Джоанне всегда нравилась Терри, даже больше, чем сам Донни. Тереза Сабелла была женщина суровая, властная, но душевная и очень добрая. Всю жизнь она проработала в салонах красоты, обожала несчастных бездомных собак и Деву Марию. Она ужаснулась бы, если бы узнала о безобразиях, которые вытворяет ее сынок, и буквально сгнобила бы за это Донни, как в свое время уничтожила его папашу, узнав про его роман с официанточкой из Куинса. И Джоанна со все возрастающим желанием предать Донни заслуженному наказанию позвонила Терри и выложила без обиняков, что Донни спал с другой женщиной. Но Джоанна просчиталась — услышав такую из ряда вон выходящую новость, Терри не встала на сторону невестки, а, наоборот, захотела узнать, что такое она сделала или не сделала, что Донни пошел на сторону.
— Может, тебе следовало уделять ему больше внимания, и тогда бы этого не произошло? — предположила Терри, а потом прибавила, что Джоанна хреново готовит, и даже зашла так далеко, что предположила, что Джоанна и во всем остальном наверняка не имеет талантов.

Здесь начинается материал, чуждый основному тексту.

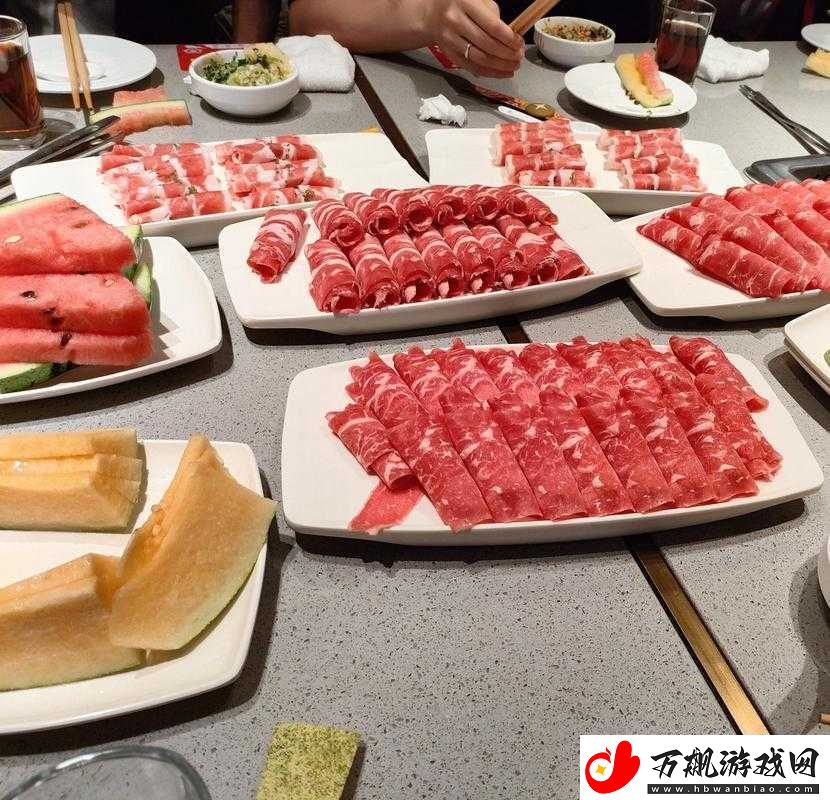 帝王三国活动奖池究竟位于何处快来一探究竟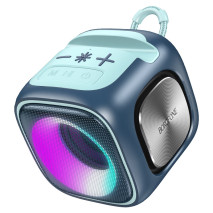 Колонка Borofone BR29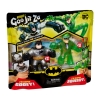 Pack 2 figuras bandai goo jit CO41184B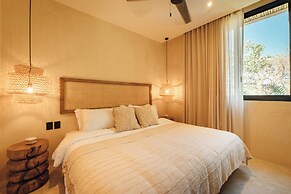 Satori Tulum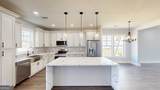 1064 Eastview Road - Photo 7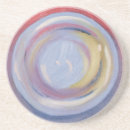 Recherche de bulles dessous de verres Toute personne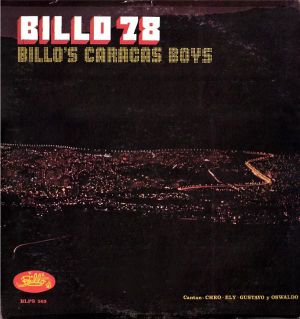 Billo 78-Frontal.jpg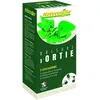Image de Engrais Brisure dortie - NATURENDIE - 200 g
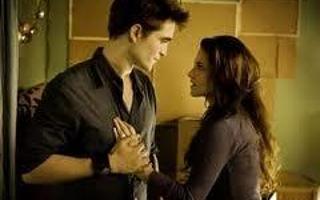 How Well Do You Know the Twilight Saga? (1)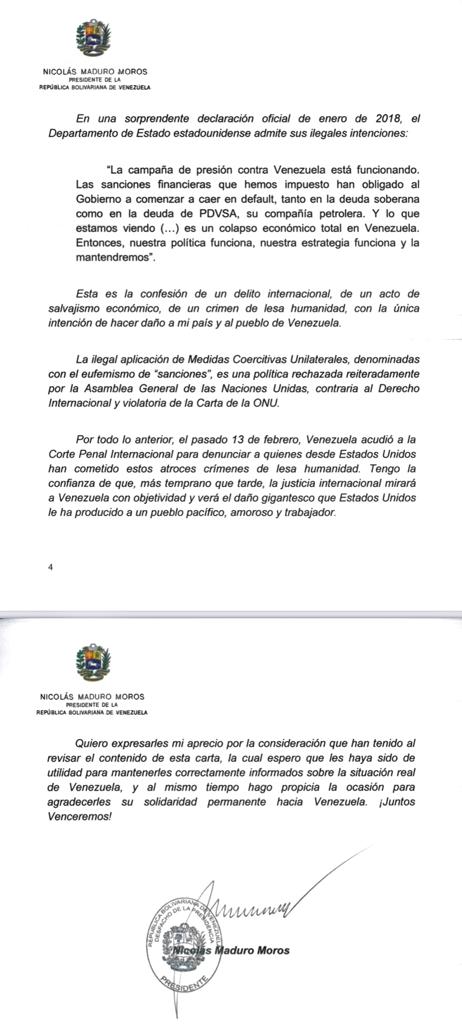 ParoNacional16Jul - Noticias y  Generalidades - Página 12 Ej6ACJ8WoAArgzN?format=jpg&name=medium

Окончательно потеряв дар речи, Джоанна закончила разговор и вернулась в квартиру, где Донни по-прежнему сидел за кухонным столом, обхватив голову руками, с уже готовой историей. История, которую Донни поведал Джоанне самым что ни на есть кротким голоском, звучала так. Якобы Донни стриг у себя в салоне одну женщину, и той во время стрижки вдруг сделалось нехорошо, и она сказала, что ей срочно нужно прилечь. Поскольку салон находится всего в квартале от дома Донни, он привез женщину туда, чтобы она смогла отдохнуть. Вот, дескать, и все. А сережка, должно быть, просто вывалилась из уха. «Такое бывает», — сказал Донни. Джоанна, конечно, хотела бы поверить в такую историю. Хотела бы, но не верила. У нее не было доказательств, но она точно знала, что ее муж сделал это, и не могла с этим примириться. А Донни даже не стал оправдываться, сваливать все на их скудную сексуальную жизнь в последнее время, а предпочел упрямо гнуть свое, твердить эту невероятную историю и клясться Иисусом Христом — это у него всегда был последний аргумент, — что никогда бы не поступил со своей Джоанной таким паскудным образом. И вот, когда Джоанна уже почувствовала, что, того и гляди, даст слабину и почти готова пожертвовать своей гордостью ради сохранения брака, Донни позвонила мать и рассказала ему, какие чудовищные вещи сообщила ей Джоанна. В глазах Донни звонок Джоанны его матери выглядел гораздо худшим предательством, чем любая его измена в их супружеской постели. После долгих споров они сошлись на том, что им, наверное, нужно немного друг от друга отдохнуть. Пожить годик раздельно предложила сама Джоанна, хотя не исключала такой возможности, что они будут встречаться или даже съедутся еще до окончания этого срока, на чем активно настаивал Донни. В тот день, когда Джоанна переезжала на Черепаший остров, Донни плакал как ребенок, отчего у Джоанны тоже наворачивались на глаза слезы. Это было ужасно. Джоанна чувствовала себя львицей, бросающей своего самца — их все время связывала какая-то животная близость.